Cochayuyo is a common native algae found along the shores of Chile. If you get a chance to visit the coastal cities of Chile you will likely run across this seaweed being sunned by the coast, sold in bundles at local farmer’s markets and also used in various culinary dishes along the country. If you are lucky you might also see very large bundles of this seaweed being transported on trucks to be sold overseas to the highest bidder.

The word “Cochayuyo” actually comes to us from the Quechua language, with cocha = sea and yuyo = weed. This is also referred to as “Collofe” in Mapudungun (from the Mapuche people). Cochayuyo’s scientific name is Durvillaea antartica and is referred to as “Bull Kelp” in English. This seaweed is also found off the shores off New Zealand.

This kelp has the ability to grow to very large lengths, as long as 50 ft. Cochayuyo is not like other algae and kelp, the “blades” of the seaweed appear almost leather-like and there are no air bladders to keep the algae afloat. Cochayuyo’s internal honeycomb structure of the blades allow it to retain air and therefore float by the shorelines. This honeycomb structure also protects the kelp from getting damaged from the strong coastal waves that batter the shore.

Cochayuyo has been eaten by the native communities of Chile for thousands of years (Cochayuyo has been found in the archeological site of Monte Verde in Southern Chile which dates back 14,000 years). Cochayuyo has successfully remained part of the Chilean cuisine and culture. The cochayuyo can be described in taste as both nutty and mushroomy. You can see this seaweed in stews, as a filling for empanadas, mashed in with potatoes, in ceviche and most commonly in salads. The salad is usually the cochayuyo (which has been soaked overnight) that is accompanied with onions, cilantro/parsley with lemon juice and olive oil. The base of the seaweed which attaches to the rock is referred to as huilte (aka ulte or lenfü). This part of the cochayuyo is more specialized food item which needs to be boiled for a long time and is also usually eaten in a salad preparation.

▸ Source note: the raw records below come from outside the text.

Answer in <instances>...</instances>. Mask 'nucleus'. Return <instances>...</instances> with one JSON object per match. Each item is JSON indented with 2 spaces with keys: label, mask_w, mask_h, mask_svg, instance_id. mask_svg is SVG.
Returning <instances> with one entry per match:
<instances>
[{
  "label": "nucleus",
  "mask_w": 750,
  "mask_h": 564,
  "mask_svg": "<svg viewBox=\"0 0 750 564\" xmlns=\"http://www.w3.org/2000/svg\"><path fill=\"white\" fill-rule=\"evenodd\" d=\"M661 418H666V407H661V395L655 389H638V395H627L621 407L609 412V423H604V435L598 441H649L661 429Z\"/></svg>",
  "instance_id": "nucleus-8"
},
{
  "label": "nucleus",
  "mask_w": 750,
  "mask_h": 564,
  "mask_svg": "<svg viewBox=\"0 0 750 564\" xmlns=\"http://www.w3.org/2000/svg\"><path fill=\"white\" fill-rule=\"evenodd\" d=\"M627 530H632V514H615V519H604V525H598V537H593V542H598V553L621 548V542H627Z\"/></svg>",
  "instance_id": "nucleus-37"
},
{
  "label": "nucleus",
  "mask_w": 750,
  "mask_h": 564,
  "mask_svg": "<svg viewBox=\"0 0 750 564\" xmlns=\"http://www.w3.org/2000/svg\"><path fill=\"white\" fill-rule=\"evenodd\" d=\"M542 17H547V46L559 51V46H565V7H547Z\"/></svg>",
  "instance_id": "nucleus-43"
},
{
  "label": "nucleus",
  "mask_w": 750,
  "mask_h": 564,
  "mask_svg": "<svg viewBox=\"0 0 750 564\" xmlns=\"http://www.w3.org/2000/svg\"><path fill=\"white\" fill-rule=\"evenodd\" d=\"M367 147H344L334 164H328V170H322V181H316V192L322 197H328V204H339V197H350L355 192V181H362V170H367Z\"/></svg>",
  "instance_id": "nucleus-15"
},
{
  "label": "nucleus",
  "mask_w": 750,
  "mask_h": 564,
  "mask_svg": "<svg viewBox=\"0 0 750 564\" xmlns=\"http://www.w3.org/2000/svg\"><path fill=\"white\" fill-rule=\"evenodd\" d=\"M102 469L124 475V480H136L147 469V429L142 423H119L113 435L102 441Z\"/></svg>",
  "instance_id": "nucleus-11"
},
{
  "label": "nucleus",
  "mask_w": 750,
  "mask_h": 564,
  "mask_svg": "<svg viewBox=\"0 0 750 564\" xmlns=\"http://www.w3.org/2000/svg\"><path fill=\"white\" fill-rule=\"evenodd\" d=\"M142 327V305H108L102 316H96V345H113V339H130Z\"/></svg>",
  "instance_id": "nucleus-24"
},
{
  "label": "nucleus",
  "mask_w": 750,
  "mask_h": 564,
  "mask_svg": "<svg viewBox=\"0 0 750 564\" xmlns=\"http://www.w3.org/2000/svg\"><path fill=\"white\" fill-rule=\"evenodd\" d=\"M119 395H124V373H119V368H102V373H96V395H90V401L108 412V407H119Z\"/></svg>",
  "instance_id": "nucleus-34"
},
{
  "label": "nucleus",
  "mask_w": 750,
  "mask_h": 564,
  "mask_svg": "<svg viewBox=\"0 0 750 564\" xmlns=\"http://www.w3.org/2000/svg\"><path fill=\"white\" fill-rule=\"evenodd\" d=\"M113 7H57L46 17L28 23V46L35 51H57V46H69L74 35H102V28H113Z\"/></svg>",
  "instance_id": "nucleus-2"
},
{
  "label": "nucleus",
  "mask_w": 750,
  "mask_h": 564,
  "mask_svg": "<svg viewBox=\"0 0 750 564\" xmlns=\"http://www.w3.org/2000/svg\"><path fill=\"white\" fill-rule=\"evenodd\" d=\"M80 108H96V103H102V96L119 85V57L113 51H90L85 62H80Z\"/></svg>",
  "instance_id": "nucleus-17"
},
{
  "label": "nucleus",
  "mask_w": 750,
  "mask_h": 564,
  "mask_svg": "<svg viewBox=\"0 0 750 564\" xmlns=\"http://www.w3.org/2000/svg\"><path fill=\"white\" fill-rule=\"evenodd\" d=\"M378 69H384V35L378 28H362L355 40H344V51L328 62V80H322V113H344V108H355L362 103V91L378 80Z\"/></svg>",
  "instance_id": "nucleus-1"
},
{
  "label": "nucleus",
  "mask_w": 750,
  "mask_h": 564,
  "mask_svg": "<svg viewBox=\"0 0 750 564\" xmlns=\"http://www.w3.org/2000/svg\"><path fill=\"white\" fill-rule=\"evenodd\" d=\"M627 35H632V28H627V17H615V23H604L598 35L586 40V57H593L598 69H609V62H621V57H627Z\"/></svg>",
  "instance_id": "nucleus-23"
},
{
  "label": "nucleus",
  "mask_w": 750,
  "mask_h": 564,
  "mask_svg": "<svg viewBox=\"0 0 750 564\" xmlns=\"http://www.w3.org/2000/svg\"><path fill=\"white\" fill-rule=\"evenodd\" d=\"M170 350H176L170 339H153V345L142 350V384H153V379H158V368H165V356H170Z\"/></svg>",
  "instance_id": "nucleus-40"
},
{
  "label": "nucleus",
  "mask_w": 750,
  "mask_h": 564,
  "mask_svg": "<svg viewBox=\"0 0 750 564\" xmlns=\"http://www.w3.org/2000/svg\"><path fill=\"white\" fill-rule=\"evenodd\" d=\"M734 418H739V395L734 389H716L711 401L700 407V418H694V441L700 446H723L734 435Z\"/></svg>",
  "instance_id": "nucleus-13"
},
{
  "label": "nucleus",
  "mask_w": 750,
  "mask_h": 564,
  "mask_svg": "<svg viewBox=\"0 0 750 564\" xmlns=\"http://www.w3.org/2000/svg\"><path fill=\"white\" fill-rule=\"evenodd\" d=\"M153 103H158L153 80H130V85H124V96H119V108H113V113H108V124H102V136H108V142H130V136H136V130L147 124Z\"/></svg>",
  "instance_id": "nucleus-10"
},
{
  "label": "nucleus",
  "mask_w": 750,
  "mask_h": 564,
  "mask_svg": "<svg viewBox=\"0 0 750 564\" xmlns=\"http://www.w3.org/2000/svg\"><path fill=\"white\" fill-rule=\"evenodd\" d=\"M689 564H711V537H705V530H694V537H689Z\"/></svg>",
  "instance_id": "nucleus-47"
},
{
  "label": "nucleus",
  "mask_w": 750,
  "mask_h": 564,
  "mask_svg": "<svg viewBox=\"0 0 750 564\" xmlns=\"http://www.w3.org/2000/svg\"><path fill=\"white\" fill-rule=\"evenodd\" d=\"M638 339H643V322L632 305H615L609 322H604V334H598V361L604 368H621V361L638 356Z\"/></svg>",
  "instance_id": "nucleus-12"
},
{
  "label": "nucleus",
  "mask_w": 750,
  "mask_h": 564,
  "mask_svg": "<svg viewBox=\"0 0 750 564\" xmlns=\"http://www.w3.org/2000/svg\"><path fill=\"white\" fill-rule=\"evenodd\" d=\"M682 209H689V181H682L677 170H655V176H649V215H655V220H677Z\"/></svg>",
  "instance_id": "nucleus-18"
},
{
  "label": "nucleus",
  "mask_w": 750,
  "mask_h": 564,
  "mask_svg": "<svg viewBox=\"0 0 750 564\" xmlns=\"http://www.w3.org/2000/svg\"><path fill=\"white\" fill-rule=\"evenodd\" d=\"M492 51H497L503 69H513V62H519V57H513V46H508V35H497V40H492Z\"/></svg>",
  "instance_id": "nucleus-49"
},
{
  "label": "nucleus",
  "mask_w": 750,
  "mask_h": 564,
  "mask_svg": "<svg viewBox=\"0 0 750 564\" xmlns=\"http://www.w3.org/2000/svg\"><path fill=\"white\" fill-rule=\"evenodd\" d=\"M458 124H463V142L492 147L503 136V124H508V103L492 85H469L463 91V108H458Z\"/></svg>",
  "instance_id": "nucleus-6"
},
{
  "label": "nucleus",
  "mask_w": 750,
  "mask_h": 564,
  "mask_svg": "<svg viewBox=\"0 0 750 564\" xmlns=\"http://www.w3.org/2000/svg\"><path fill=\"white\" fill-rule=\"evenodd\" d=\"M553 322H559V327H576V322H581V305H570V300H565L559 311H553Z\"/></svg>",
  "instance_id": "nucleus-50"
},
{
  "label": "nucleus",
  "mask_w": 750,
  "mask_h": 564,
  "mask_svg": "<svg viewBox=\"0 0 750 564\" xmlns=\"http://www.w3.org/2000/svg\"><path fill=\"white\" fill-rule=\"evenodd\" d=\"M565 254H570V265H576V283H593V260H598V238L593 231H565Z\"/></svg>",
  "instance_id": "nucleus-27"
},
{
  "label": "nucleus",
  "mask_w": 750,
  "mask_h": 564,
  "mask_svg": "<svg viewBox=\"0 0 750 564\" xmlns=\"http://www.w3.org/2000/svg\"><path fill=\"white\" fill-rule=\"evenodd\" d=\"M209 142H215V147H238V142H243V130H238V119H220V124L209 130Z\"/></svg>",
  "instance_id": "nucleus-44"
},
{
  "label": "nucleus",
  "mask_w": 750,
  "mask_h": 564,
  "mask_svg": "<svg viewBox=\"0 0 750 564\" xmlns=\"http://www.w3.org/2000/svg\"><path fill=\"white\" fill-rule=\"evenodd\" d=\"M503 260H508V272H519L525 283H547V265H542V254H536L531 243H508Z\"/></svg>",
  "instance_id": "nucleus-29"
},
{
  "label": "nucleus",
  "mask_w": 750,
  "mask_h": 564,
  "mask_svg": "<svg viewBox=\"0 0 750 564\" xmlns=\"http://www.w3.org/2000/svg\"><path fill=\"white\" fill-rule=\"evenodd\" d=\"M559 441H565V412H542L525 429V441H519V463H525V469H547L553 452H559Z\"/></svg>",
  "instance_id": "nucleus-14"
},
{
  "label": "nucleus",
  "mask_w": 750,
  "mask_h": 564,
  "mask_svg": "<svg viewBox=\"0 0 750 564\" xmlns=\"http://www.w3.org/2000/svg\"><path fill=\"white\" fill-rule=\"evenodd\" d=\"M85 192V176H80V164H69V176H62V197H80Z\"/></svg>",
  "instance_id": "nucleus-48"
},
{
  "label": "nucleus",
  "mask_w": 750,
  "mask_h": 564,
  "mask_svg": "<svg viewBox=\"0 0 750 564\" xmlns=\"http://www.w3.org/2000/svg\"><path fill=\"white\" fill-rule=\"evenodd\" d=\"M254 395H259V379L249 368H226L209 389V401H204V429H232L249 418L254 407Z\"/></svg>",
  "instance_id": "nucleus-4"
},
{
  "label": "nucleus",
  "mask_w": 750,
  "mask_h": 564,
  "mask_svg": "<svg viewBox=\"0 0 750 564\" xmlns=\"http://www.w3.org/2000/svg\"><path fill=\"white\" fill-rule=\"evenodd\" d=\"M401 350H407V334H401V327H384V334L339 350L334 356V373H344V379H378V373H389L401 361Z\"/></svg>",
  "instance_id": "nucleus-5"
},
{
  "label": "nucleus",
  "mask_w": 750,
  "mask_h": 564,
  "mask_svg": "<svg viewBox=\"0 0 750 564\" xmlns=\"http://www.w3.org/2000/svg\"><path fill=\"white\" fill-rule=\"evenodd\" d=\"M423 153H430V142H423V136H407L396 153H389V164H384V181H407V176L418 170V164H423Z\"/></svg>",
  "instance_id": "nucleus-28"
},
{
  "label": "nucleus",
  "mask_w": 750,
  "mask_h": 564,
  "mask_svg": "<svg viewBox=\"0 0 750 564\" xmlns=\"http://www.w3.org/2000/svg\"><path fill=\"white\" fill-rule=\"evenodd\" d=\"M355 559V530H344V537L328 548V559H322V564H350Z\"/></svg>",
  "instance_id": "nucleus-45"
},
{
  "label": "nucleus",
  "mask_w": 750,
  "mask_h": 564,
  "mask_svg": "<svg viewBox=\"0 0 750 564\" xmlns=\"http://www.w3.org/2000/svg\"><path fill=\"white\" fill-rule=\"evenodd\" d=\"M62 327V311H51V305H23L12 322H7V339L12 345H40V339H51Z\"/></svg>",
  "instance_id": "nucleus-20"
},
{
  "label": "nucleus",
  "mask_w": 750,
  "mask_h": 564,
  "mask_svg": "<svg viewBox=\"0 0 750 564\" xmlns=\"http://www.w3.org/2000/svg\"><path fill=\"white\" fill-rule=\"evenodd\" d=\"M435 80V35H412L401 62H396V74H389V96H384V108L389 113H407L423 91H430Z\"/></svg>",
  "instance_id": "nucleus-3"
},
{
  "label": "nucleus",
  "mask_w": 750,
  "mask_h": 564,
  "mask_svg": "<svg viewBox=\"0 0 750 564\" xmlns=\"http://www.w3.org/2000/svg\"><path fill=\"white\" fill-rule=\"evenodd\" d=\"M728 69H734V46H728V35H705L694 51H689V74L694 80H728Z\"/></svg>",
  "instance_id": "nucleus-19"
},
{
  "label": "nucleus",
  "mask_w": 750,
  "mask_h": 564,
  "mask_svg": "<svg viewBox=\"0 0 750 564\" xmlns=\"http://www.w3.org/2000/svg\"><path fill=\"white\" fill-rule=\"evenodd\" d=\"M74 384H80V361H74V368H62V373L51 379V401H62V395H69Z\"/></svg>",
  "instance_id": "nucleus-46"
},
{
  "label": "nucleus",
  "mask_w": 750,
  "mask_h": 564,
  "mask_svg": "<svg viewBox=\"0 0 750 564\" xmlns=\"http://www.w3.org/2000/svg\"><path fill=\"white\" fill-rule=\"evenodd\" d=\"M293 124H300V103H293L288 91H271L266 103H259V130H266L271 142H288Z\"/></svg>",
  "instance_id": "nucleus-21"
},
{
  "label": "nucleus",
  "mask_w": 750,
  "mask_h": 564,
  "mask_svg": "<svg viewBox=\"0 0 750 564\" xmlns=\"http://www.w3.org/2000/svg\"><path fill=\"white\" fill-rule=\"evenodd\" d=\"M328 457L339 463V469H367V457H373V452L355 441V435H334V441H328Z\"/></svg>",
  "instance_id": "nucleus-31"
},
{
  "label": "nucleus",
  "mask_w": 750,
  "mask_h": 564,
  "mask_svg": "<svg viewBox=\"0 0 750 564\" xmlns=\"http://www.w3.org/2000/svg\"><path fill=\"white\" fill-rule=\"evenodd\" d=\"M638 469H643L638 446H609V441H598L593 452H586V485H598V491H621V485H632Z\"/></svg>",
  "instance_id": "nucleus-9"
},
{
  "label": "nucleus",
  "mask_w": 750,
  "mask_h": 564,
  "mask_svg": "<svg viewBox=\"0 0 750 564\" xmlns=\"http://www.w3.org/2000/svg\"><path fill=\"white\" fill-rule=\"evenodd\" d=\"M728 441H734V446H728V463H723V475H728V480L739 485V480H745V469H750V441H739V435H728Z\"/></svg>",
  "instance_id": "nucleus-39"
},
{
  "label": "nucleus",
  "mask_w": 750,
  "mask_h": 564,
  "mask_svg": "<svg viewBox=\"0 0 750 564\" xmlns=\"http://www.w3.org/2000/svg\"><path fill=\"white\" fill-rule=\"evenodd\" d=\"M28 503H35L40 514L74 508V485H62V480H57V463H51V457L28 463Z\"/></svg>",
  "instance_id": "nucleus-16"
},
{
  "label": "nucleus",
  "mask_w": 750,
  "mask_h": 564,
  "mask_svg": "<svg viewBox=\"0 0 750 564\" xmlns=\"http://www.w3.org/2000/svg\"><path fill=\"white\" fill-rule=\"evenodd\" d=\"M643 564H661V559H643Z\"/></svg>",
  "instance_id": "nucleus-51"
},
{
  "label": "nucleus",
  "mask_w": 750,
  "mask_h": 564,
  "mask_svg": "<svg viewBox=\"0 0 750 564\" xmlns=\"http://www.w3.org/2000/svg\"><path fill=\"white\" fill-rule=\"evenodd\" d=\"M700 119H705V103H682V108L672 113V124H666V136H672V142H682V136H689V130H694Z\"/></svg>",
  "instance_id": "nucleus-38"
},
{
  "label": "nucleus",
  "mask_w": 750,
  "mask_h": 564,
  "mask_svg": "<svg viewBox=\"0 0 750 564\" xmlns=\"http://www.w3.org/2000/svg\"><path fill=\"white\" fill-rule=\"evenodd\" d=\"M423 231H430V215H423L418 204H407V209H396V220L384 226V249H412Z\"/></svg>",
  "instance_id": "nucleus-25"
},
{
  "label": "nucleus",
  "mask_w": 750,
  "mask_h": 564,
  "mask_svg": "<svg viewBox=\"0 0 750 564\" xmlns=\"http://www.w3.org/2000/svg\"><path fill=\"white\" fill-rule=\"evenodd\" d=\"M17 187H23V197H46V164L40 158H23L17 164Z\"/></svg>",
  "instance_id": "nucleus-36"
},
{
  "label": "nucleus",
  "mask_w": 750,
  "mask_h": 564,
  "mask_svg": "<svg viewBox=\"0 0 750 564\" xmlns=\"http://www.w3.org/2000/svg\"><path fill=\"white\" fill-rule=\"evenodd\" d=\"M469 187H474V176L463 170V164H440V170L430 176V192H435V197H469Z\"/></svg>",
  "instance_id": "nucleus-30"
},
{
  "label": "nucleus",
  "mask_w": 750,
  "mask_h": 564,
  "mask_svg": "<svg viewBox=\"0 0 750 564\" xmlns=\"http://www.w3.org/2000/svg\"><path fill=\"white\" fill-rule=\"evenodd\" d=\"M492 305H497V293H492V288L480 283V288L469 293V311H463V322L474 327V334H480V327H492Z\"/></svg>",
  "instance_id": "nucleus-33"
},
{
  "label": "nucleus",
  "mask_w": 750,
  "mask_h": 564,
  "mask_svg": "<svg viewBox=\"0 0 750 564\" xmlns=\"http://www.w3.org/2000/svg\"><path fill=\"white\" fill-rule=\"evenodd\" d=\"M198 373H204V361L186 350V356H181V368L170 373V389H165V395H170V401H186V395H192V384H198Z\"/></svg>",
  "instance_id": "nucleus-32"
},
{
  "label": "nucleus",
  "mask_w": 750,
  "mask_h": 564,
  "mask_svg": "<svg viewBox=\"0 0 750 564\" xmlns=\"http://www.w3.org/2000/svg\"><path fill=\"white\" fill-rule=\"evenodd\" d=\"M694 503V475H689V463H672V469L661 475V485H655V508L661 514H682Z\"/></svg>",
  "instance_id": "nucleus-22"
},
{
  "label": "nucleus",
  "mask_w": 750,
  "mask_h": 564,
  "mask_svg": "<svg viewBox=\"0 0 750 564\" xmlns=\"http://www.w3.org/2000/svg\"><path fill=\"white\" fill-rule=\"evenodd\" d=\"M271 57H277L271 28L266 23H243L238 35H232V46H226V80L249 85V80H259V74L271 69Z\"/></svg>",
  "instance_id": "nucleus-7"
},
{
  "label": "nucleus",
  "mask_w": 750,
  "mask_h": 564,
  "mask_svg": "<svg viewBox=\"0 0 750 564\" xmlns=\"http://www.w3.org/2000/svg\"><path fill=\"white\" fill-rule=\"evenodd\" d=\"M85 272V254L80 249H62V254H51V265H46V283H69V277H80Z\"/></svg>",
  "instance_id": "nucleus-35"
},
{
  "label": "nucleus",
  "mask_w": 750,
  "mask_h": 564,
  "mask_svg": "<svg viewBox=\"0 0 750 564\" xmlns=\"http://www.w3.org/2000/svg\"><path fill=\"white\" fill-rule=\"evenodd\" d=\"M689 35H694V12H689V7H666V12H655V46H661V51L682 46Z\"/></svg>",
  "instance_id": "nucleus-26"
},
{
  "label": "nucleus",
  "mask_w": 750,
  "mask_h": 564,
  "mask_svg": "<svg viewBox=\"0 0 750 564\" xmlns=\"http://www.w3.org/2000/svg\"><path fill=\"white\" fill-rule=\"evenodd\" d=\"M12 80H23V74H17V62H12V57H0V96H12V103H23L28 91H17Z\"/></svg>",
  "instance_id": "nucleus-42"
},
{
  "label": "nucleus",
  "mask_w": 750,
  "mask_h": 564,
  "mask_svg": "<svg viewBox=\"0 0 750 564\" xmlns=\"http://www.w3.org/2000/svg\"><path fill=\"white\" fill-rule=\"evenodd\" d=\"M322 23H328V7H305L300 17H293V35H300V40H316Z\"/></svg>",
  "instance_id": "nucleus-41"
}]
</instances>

Cochayuyo has also made its mark into Chilean slang.
1. Negro como cochayuyo: Since the cochayuyo when it is in the ocean has a very dark appearance, almost black – many people use it to describe when someone has gotten a deep tan.

“Despues de un dia en la playa quede negro como cochayuyo”.

2. Remojar el cochayuyo: This refers to the sexual act. Cochayuyo is usually dried in the sun which makes it hard and needs to be soaked in water before it can be used.

“Perdon que llego tarde, tenia que remojar el cochayuyo”.

2 thoughts on “Cochayuyo

  1. Great, informative post – I’d forgotten about cochayuyo. A friend of mine in Stgo tried preparing it for me once and I wasn’t too crazy about it. Definitely an acquired taste. Or maybe he hadn’t cooked it right.